Евномий пожал плечами. По странным дорогам бродят иной раз мысли в голове у Ульфилы. Был он об этом Ульфиле весьма высокого мнения. Со многими, кто сейчас хороших мест в Империи добился, не сравнить – намного выше их Ульфила. Пытался Евномий втолковать этому упрямому вези, что негоже мужу столь похвального благочестия и обширных познаний в Писании прозябать в глуши и безвестности. Не пора ли в столицу перебираться? Он, Евномий, может это устроить. Через того же Македония, к примеру.
Ульфила только глянул на Евномия своими темными, диковатыми глазами. Поежился Евномий, неуютно ему вдруг стало. Варвар – он и есть варвар, будь он хоть каких обширных познаний.
А честолюбие епископа Ульфилы в те годы заносилось уже на такую высоту, где не оставалось места никакой корысти, ибо не земных сокровищ искал себе.
Мелкой и ненужной предстала на миг Евномию вся эта возня вокруг богатых кафедр, бесконечная вражда честолюбий и плетение тончайших кружев хитрости и интриги.
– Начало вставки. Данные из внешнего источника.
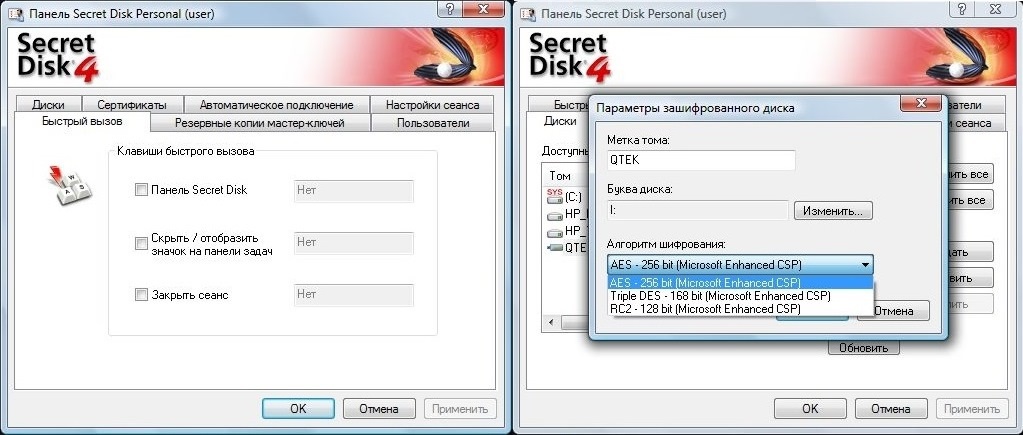 Secret Disk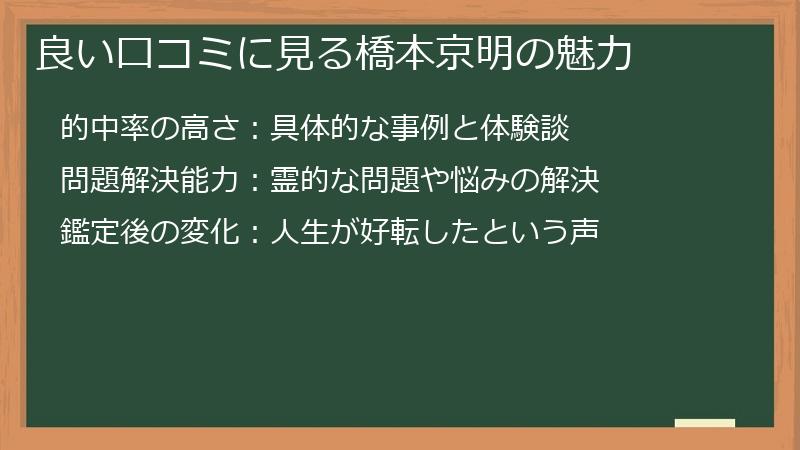 良い口コミに見る橋本京明の魅力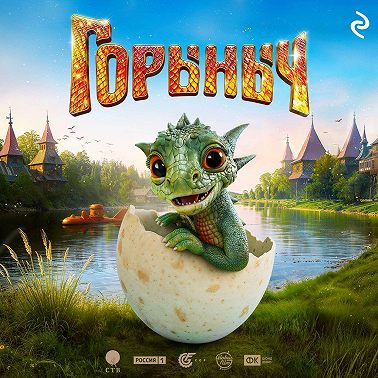 Горыныч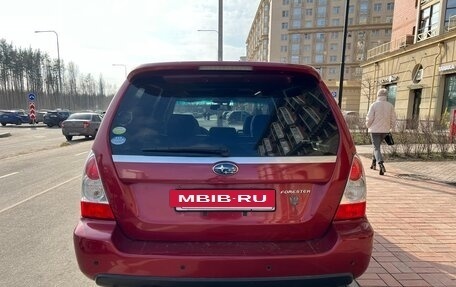 Subaru Forester, 2006 год, 850 000 рублей, 4 фотография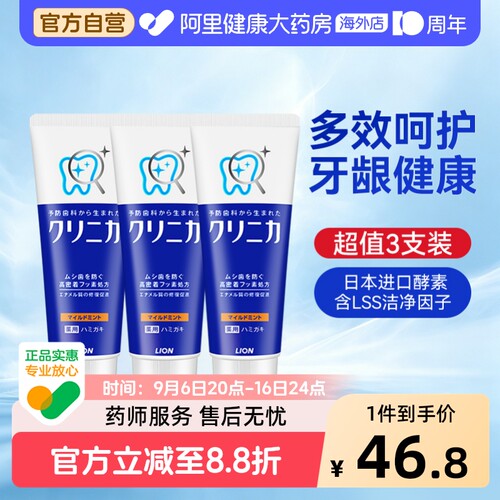 【3支装】日本LION狮王CLINICA酵素牙膏防蛀护齿清新美白去黄薄荷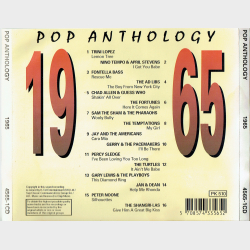 Pop Anthology 1965 (1994)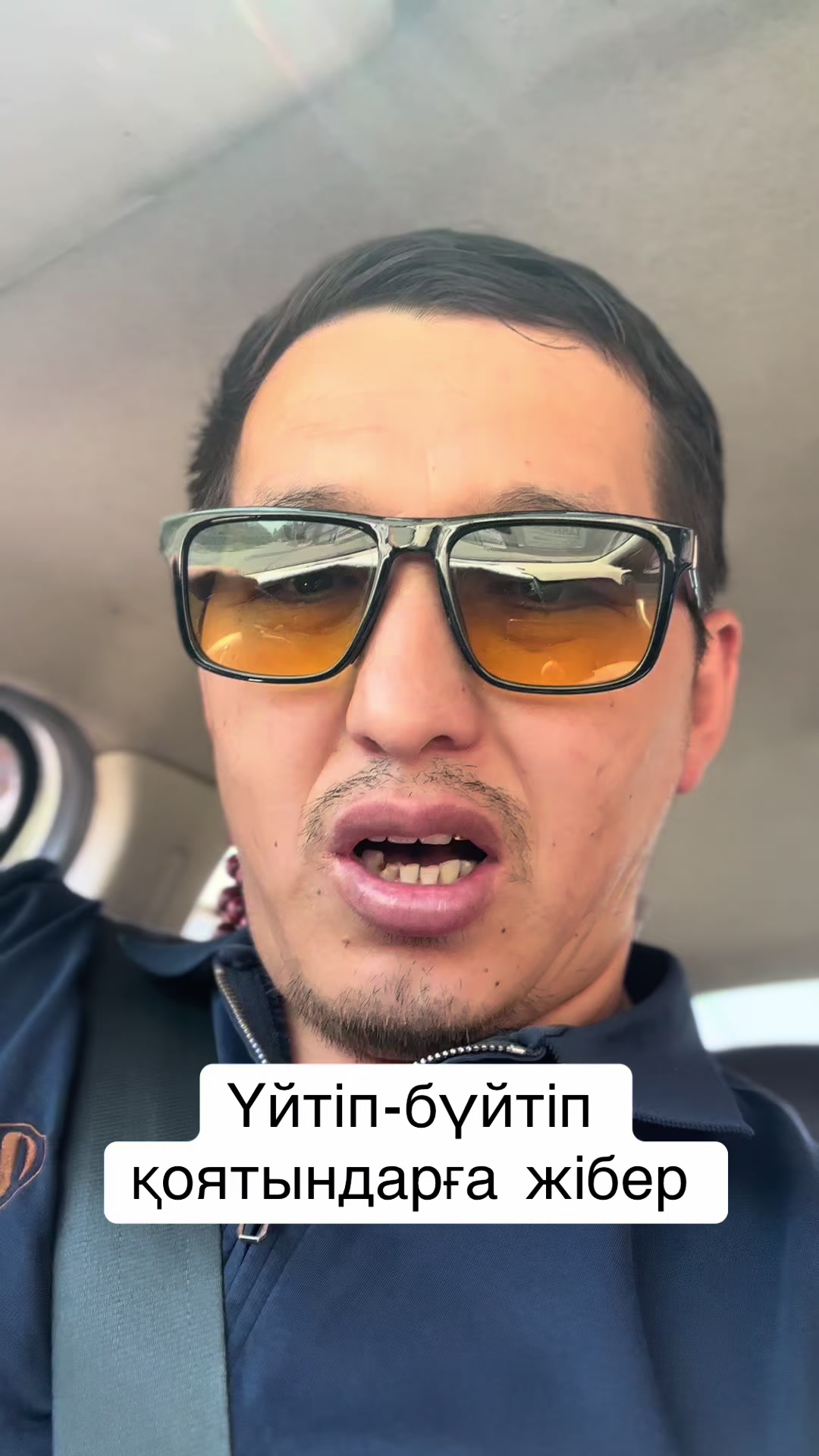 @Айбек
Сказал, защищаясь:
– Выше головы не прыгнешь, Ульфила. Всякий слушает своего сердца, ибо нет такого человека, который был бы поставлен судить. У одного сердце великое и дела великие; у другого сердце малое. Блага же хотят все.
Точно оправдаться теперь хотел за все сплетни, переданные раньше.
Глуховатым голосом отозвался Ульфила, Евномия и жалея, и любя, и все-таки осуждая:
– Пустое занятие по поступкам человеческим о том судить, что выше любых поступков. Епископы суть люди; Дело же совершается превыше человеков.
* * *
Словопрения продолжались; одно заседание проходило бурнее другого. Никейцы были совершенно разбиты, тем более, что и император их не поддерживал. Держались только за счет собственной твердолобости, ибо, не владея логикой и не в силах отразить остроумные, разящие аргументы Евномия, только и могли, что огрызаться: "А я иначе верую". Большего им не оставалось.
Ульфила на этих заседаниях не выступал – слушал, наблюдал. Как губка, жадно впитывал впечатления. Ибо догматы Ария считал единственно правильными. Все в его душе одобрением отзывалось на речи Евномия.
Арий учит о единобожии более строго, чем никейцы. Этим прекраснодушным господам хорошо отстаивать абсолютное равенство Отца и Сына. Их бы к язычникам, в глушь дакийскую, к тому же Охте. Или в Гемские горы. И как бы они там объясняли, почему их религия не троебожие содержит, а единобожие? Да они и сами в большинстве своем, прямо скажем, от Охты мало отличаются.
Евномий же был великолепен, когда завершил свою речь поистине громовым аккордом:
– Если есть совершенно равные Бог, Бог и Бог – то как же не выходит трех богов? Не есть ли сие многоначалие?..
Взрыв аплодисментов утопил голос оратора. Никейцы что-то выкрикивали со своих мест, но их больше не слушали. Сам Констанций соизволил ладонь к ладони приложить в знак одобрения.
После заседания восхищенный Ульфила протолкался к Евномию, обнял его. А Евномий вдруг оглянулся, поискал кого-то глазами и, не найдя, сквозь зубы лихо свистнул. Тотчас раб подбежал и вручил свиток, красиво перевязаный кожаным шнурком с позолотой. Евномий торжественно передал свиток Ульфиле.
– Я записал тезисы этой речи для тебя, друг мой, – сказал Евномий. – Она твоя.
Ульфила был по-настоящему тронут и даже не пытался скрывать этого.
– Большего подарка ты не мог бы мне сделать.